🥗 Salads & bowls
Chicken enchilada dense bean salad
Smoky, limey, cheesy meal-prep menace
⏱️ Time estimate: about 40 minutes
Chicken thighs marinate in enchilada sauce and lime, then get tossed with beans, peppers, jalapeño, cheddar, Monterey Jack, cilantro, tomatoes, and avocado.
Ingredients
For the marinade
- 6 ounces red enchilada sauce
- Juice of 2 limes
- 1 tablespoon sea salt
- 1 pound chicken thighs
For the salad
- 1 can chickpeas
- 1 can black beans
- 2 bell peppers
- 1 jalapeño
- 1/2 red onion
- 8 ounces Monterey Jack cheese
- 8 ounces cheddar cheese
- 1 bunch cilantro
- 1 container cherry tomatoes
- 2 firmer avocados
For the dressing
- 2 ounces red enchilada sauce
- Juice of 1 lime
- 1/2 cup avocado oil
- 1/4 cup rice vinegar or white wine vinegar
- 1/2 teaspoon Dijon mustard
- 1 teaspoon sea salt
- 1 teaspoon smoked chipotle powder
Instructions
- Marinate the chicken. Whisk together the enchilada sauce, lime juice, and salt. Poke the chicken with a fork, coat it in the marinade, and chill for at least 3 hours or up to 24.
- Prep the salad. Rinse and drain the beans. Dice the bell peppers, jalapeño, red onion, and cheeses. Mince the cilantro, halve the tomatoes, and cube the avocado. Add it all to a large bowl.

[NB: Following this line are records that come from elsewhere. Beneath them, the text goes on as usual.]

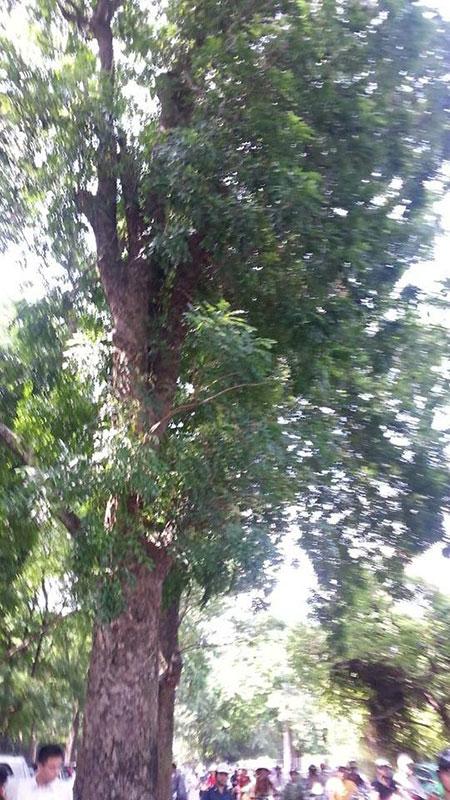 Đang đi đường, bị cành cây rơi trúng đầu tử vong ngay tại chỗ 1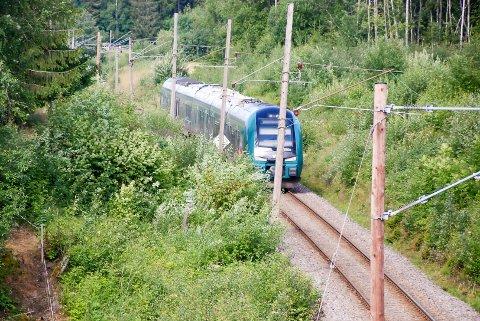 REVET NED: Toget har revet ned kjøreledningen og ble stående cirka 400 meter øst for Slitu stasjon.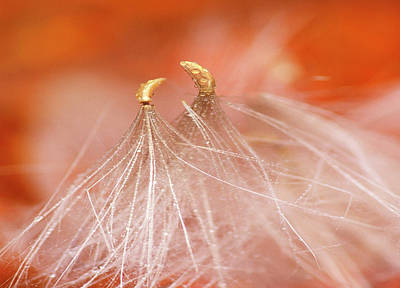 Usa, New Hampshire, Seedheads Dancing Art Print by Jaynes Gallery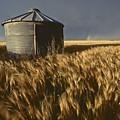 United States, Kansas Wheat Field by Keenpress
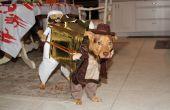 Cody's 2012 kostuum.  Indian Jones en uitvoering van de Ark. Nachal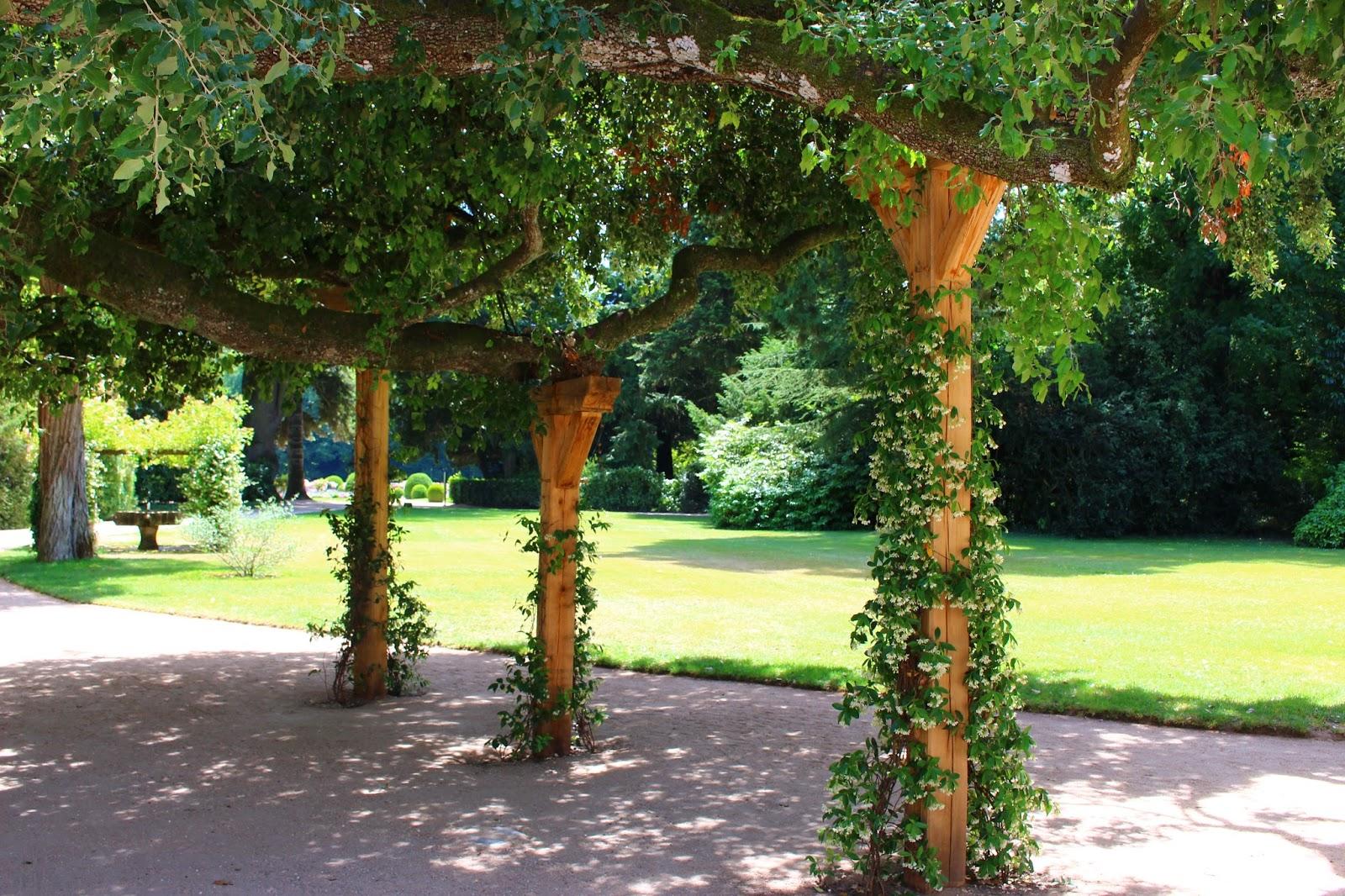 Emejing Olivier Jardin Du Pic Vert Images - House Design ...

- Make the dressing. Whisk together the enchilada sauce, lime juice, avocado oil, vinegar, Dijon, salt, and chipotle powder until creamy and emulsified.
- Cook the chicken. Grill or sear the chicken over medium-high heat until browned and fully cooked, about 8 minutes on one side and 7 on the other. Rest 10 minutes, then chop into bite-size pieces.
- Finish the salad. Add the chicken to the bowl, pour over the dressing, and toss well.
The import notes say this keeps well for about 3 days, so it is fully certified lunch-goblin material.